** WRITTEN EXERCISE **
Reproduce the data below line for line, changing nothing.

<<<<

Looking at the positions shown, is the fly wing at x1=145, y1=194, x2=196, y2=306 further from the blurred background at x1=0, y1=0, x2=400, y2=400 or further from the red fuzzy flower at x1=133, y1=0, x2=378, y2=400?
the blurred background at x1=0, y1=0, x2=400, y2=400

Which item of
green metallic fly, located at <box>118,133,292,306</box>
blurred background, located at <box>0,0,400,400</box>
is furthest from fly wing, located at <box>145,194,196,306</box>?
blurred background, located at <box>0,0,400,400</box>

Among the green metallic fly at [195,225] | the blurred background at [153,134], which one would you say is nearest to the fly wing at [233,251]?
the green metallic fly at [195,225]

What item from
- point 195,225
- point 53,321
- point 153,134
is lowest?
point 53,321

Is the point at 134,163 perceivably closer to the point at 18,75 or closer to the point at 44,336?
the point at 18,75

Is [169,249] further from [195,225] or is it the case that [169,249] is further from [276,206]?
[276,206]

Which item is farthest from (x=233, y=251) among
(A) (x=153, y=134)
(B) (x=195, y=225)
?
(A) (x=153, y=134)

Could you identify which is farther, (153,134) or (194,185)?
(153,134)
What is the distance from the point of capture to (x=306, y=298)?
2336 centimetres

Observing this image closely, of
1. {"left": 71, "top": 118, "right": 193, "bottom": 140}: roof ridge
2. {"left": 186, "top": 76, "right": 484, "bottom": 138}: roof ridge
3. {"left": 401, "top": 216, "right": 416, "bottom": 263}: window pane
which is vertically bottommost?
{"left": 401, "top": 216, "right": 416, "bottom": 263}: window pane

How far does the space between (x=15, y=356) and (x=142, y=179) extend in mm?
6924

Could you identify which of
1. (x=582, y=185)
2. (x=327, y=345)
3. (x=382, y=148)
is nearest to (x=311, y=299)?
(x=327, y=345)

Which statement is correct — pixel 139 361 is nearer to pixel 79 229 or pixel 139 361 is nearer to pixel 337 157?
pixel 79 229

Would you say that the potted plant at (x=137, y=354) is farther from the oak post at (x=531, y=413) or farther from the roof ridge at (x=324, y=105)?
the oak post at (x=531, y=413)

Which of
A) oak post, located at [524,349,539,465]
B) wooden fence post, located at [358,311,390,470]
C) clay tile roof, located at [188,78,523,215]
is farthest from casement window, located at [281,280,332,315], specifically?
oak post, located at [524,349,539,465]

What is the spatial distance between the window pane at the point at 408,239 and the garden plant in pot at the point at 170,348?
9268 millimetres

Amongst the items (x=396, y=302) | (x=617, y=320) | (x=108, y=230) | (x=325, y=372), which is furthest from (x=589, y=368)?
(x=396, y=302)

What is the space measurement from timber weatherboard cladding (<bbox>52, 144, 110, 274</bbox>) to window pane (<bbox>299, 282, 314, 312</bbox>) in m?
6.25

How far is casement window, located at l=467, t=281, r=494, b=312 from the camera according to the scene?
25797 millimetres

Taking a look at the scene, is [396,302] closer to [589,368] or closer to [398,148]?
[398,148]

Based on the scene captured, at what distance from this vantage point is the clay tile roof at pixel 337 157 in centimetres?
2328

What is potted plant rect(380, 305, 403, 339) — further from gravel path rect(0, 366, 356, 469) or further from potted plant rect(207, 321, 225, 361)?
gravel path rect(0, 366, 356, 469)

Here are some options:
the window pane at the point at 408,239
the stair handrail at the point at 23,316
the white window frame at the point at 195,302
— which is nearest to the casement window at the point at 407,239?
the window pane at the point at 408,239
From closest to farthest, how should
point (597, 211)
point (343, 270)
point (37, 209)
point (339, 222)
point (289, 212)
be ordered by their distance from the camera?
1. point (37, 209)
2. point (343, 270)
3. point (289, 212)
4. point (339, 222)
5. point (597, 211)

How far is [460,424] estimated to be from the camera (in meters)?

>>>>

** RESPONSE TO THIS EXERCISE **
Looking at the positions shown, is the fly wing at x1=145, y1=194, x2=196, y2=306 further from the blurred background at x1=0, y1=0, x2=400, y2=400 or further from the red fuzzy flower at x1=133, y1=0, x2=378, y2=400?
the blurred background at x1=0, y1=0, x2=400, y2=400

Which item of
green metallic fly, located at <box>118,133,292,306</box>
blurred background, located at <box>0,0,400,400</box>
is furthest from fly wing, located at <box>145,194,196,306</box>?
blurred background, located at <box>0,0,400,400</box>

Among the green metallic fly at [195,225] | the blurred background at [153,134], which one would you say is nearest to the fly wing at [233,251]?
the green metallic fly at [195,225]

What item from
- point 195,225
- point 53,321
- point 153,134
is lowest?
point 53,321

Is the point at 134,163 perceivably closer to the point at 18,75 or closer to the point at 44,336?
the point at 18,75

Is [169,249] further from [195,225] or is it the case that [169,249] is further from [276,206]?
[276,206]

Which item is farthest from (x=233, y=251) among
(A) (x=153, y=134)
(B) (x=195, y=225)
?
(A) (x=153, y=134)

Could you identify which is farther, (153,134) or (194,185)?
(153,134)
What is the distance from the point of capture to (x=306, y=298)?
2336 centimetres

Observing this image closely, of
1. {"left": 71, "top": 118, "right": 193, "bottom": 140}: roof ridge
2. {"left": 186, "top": 76, "right": 484, "bottom": 138}: roof ridge
3. {"left": 401, "top": 216, "right": 416, "bottom": 263}: window pane
which is vertically bottommost?
{"left": 401, "top": 216, "right": 416, "bottom": 263}: window pane

How far does the space between (x=15, y=356) and (x=142, y=179) extend in mm?
6924

Could you identify which of
1. (x=582, y=185)
2. (x=327, y=345)
3. (x=382, y=148)
is nearest to (x=311, y=299)?
(x=327, y=345)

Which statement is correct — pixel 139 361 is nearer to pixel 79 229 or pixel 139 361 is nearer to pixel 337 157?
pixel 79 229

Would you say that the potted plant at (x=137, y=354) is farther from the oak post at (x=531, y=413) or farther from the roof ridge at (x=324, y=105)?
the oak post at (x=531, y=413)

Which of
A) oak post, located at [524,349,539,465]
B) wooden fence post, located at [358,311,390,470]
C) clay tile roof, located at [188,78,523,215]
is farthest from casement window, located at [281,280,332,315], specifically?
oak post, located at [524,349,539,465]

What is the spatial distance between the window pane at the point at 408,239 and the garden plant in pot at the point at 170,348?
9268 millimetres

Amongst the items (x=396, y=302) | (x=617, y=320) | (x=108, y=230) | (x=325, y=372), which is furthest from (x=589, y=368)?
(x=396, y=302)

What is the space measurement from timber weatherboard cladding (<bbox>52, 144, 110, 274</bbox>) to window pane (<bbox>299, 282, 314, 312</bbox>) in m?
6.25

How far is casement window, located at l=467, t=281, r=494, b=312 from the camera according to the scene?
25797 millimetres

Taking a look at the scene, is [396,302] closer to [589,368] or closer to [398,148]?
[398,148]

Based on the scene captured, at what distance from this vantage point is the clay tile roof at pixel 337 157 in centimetres?
2328

What is potted plant rect(380, 305, 403, 339) — further from gravel path rect(0, 366, 356, 469) or further from potted plant rect(207, 321, 225, 361)?
gravel path rect(0, 366, 356, 469)

Here are some options:
the window pane at the point at 408,239
the stair handrail at the point at 23,316
the white window frame at the point at 195,302
— which is nearest to the casement window at the point at 407,239?
the window pane at the point at 408,239
From closest to farthest, how should
point (597, 211)
point (343, 270)
point (37, 209)
point (339, 222)
point (289, 212)
be ordered by their distance from the camera?
1. point (37, 209)
2. point (343, 270)
3. point (289, 212)
4. point (339, 222)
5. point (597, 211)

How far is [460,424] estimated to be from the camera (in meters)?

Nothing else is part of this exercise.